Tidak ada yang bisa memaksa Kanvas! Sebuah keajaiban jika Kanvas berhasil mengungkap isi hatinya di hadapan manusia lain.

Dorongan emosi saja kadang tidak bisa menjelaskan betapa Kanvas ingin memaki disertai derai air mata tanda jika dia sedang tertindas.

Dalam hangatnya dekapan Kanvas, Biru justru terdiam dalam lautan nestapa.

"Aku tetap gagal jadi tempat kamu pulang. Rumahku ternyata tidak senyaman itu," gumam Biru dalam hati.

Tak ayal genggam tangan Biru ikut terlepas dan diganti dengan lembutnya belaian di punggung Kanvas.

Momen romantis itu terabadikan jelas di cctv ruang perpustakaan dan juga di mata elang milik Kuas.

"Romantis banget ya! Sampe pelukan segala! Best friend banget ya kalian sampe lupa kalau ini masih di  sekolah! Teletubbies aja kalah sama kalian!" teriak Kuas membuat beberapa murid yang sedang asik membaca terganggu.

Kini bukan hanya satu, tapi juga sepuluh sorot mata yang melihat drama dua remaja itu.

Kanvas buru-buru menjauh dan bangkit lantas tanpa berkata apapun dia pergi meninggalkan Biru yang masih saja duduk santai menatap tajam Kuas serta murid lainnya.

"Apa salahnya gue pelukan sama Melodi? Dia sahabat gue!" jawab Biru tak terima. Masih dengan sorot matanya yang tajam, Biru bangkit lantas mendekati Kuas yang sedang berdiri tepat diantara lorong rak-rak buku.

Tanpa rasa takut, Kuas diam menanti Biru. Sorot matanya juga tak kalah tajam ditambah dengan kedua tangan yang terlipat di depan dada.

Murid-murid tadi sempat terganggu aktivitas membacanya kini justru terhibur dengan debat sengit yang terjadi.

Dua murid tampan saling memperebutkan satu wanita. 

"Cih!" desis Kuas berhasil membuat beberapa murid menelan ludah.

"Nama dia Kanvas bukan melodi! Kuas Kanvas bukan Biru melodi!" sambung Kuas memperjelas alasan mengapa dia tadi membentak Biru dan Kanvas.

Api kecemburuan berkobar di ke empat bola mata itu. Tidak ada satupun yang ingin mengalah. Terutama Biru yang sejak dulu mencintai Kanvas.

"JANGAN MIMPI!" tegas Biru. Jari telunjuk menghantam telak bagian dada kanan Kuas membuat aura di perpustakaan semakin mencekam.

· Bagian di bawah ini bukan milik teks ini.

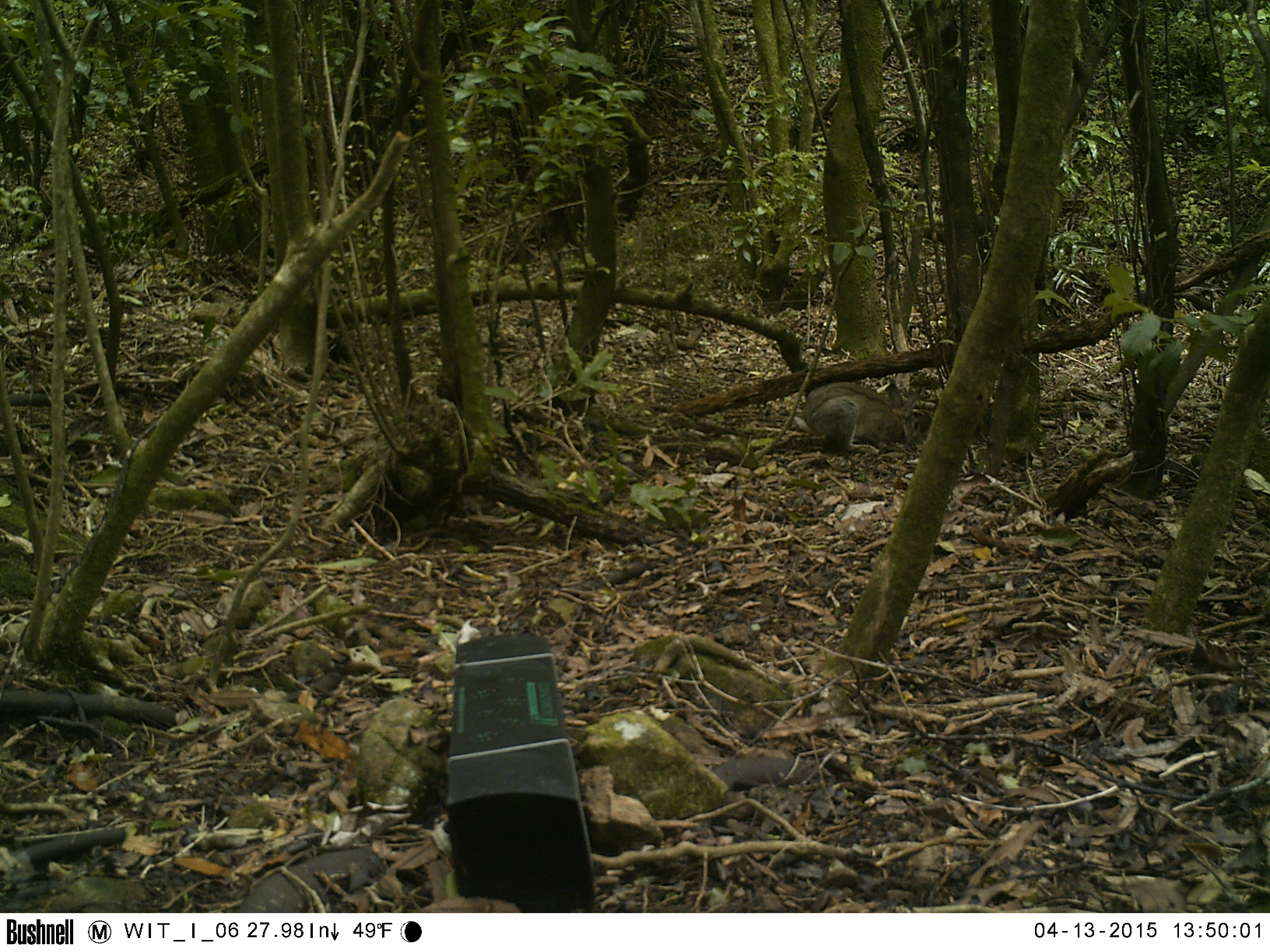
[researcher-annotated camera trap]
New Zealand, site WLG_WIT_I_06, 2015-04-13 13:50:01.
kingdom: Animalia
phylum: Chordata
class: Mammalia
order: Lagomorpha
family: Leporidae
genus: Oryctolagus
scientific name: Oryctolagus cuniculus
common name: european rabbit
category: rabbit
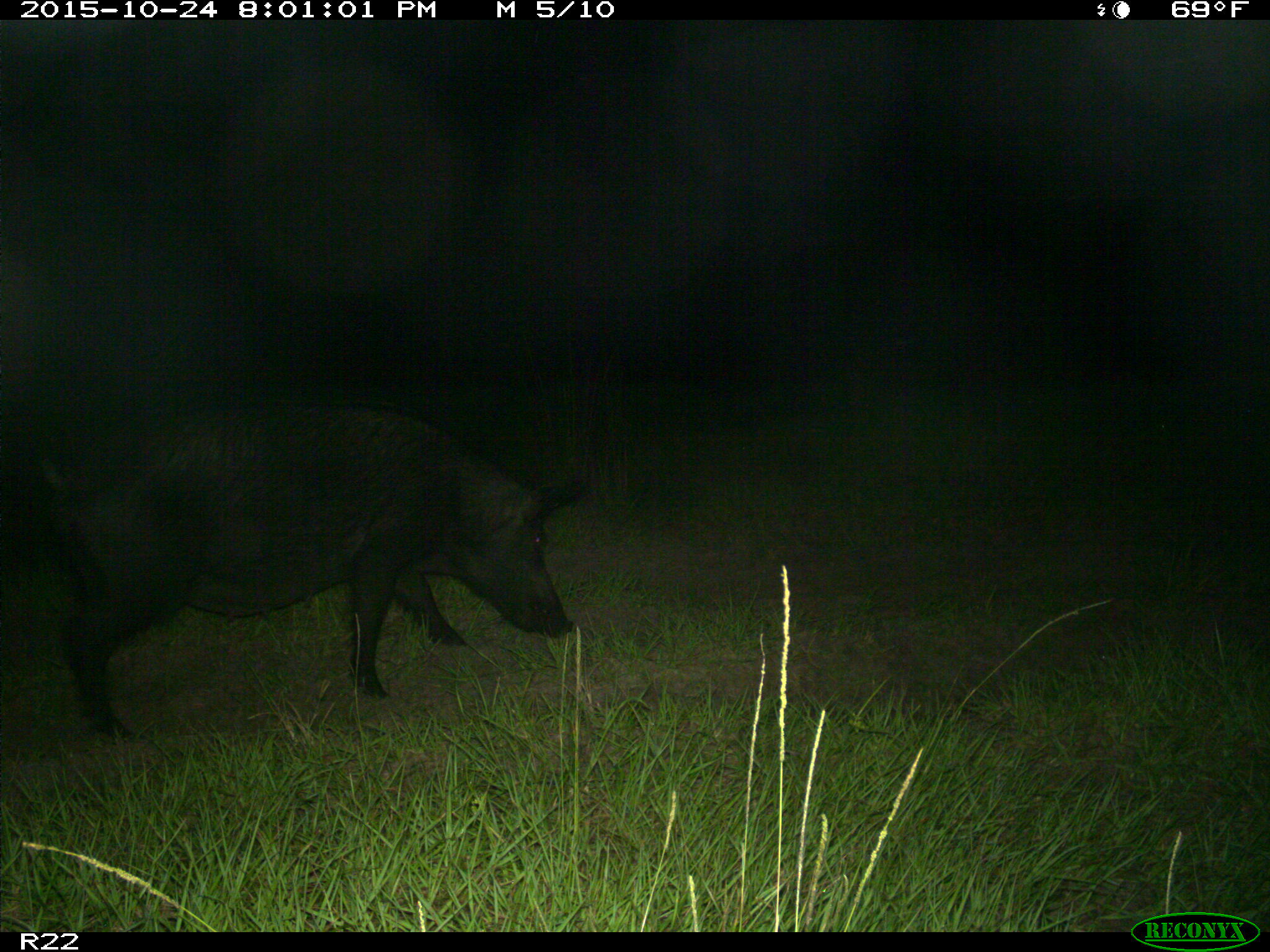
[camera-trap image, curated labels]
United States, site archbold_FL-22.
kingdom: Animalia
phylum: Chordata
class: Mammalia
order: Artiodactyla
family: Suidae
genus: Sus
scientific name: Sus scrofa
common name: wild boar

Senyum simpul sempat Kuas berikan sebagai tanda perlawanan.

"Bukankah setiap kemenangan besar diawali dengan mimpi? Jangan salahkan mimpi jika langkahmu yang kurang lebar. Selamat datang pecundang!" jawab Kuas.

Diantara dua cinta manakah yang berhasil memikat hati Kanvas?